First Posted: 4/4/2012

The Abington Community Library will be closed Sunday, April 8, in observance of Easter. Regular library hours will be in effect Friday, April 6 (9 a.m. – 9 p.m.) and Saturday, April 7 (9 a.m. – 5 p.m.)

Registration is open for a special program for children during the Week of the Young Child (April 22 – 28) to promote the featured book of Pennsylvania’s 2012 Early Childhood Reading Initiative, “One Book, Every Young Child.” Zachariah Ohora, the author/illustrator of the book, “Stop Snoring, Bernard!,” will be a guest at the library Thursday, April 26 to read his story about a young otter who lives at a zoo and do otter crafts with the children. All pre-school children are invited to attend; pre-registration is requested by calling the library at 587-3440 or stopping in the Children’s Room.

New Fiction for Adults

“The Good Father,” by Noah Hawley. Dr. Paul Allen’s son, Daniel, is accused of shooting the Democratic candidate for president as he addresses a rally. Allen immediately sets out to find the truth, applying his finely honed diagnostic skills to the mystery of his own son, who is something of a drifter and a loner, aimlessly journeying across the United States under an assumed name.
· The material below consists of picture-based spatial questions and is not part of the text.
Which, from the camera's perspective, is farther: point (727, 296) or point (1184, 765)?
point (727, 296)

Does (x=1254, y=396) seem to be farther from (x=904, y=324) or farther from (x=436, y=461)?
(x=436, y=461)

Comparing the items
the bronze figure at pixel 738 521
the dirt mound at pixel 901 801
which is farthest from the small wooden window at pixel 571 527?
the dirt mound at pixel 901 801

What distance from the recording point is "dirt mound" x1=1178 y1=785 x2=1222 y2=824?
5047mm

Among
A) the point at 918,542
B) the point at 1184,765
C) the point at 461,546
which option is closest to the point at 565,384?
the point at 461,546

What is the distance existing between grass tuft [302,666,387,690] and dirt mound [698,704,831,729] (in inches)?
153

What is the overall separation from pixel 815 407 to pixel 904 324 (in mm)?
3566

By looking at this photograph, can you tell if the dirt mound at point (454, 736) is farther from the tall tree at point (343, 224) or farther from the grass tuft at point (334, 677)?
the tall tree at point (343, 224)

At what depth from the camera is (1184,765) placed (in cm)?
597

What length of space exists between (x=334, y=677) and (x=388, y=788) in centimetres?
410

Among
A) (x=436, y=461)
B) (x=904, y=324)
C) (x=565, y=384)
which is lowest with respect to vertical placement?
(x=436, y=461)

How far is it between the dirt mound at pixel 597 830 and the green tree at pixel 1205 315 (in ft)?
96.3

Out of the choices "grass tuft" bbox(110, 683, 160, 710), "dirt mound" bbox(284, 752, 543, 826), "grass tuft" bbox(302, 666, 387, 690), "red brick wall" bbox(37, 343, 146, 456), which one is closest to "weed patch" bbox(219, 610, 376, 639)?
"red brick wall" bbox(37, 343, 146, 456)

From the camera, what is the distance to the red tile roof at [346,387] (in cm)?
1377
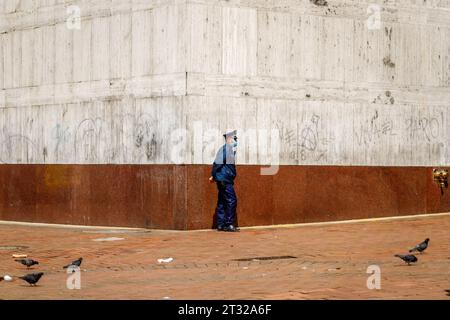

“A Partial History of Lost Causes,” by Jennifer Dubois. A long-lost letter links the two main characters, each of whom is searching for meaning against seemingly insurmountable odds. When Irina Ellison finds an old photocopy of a letter her late father had written years before to the Russian chess prodigy, Aleksandr Bezetov, she makes a fateful decision. Leaving her career as an English lecturer behind, she travels to Russia to find Bezetov, now a politician involved in a campaign against Vladimir Putin, seeking an answer to the query in her father’s letter.

“The Silent Girl,” by Tess Gerritsen. Boston homicide cop Jane Rizzoli and medical examiner Maura Isles must make sense of the murder of a red-haired woman dressed all in black whose body is found in Boston’s Chinatown. They discover that this violent death had a chilling prequel 19 years earlier when a murder-suicide in a Chinatown restaurant left five people dead and a mysterious female martial arts master still alive.

“Angelmaker,” by Nick Harkaway. The forces of good square off against the forces of evil in this comic novel in which Joe Spork, an unassuming clockwork repairman and an octogenarian former superspy, Edie Banister, can save the world from total destruction. Having triggered a 1950s doomsday machine that belongs to Edie, Joe now faces the wrath of both the British government and a diabolical South Asian dictator.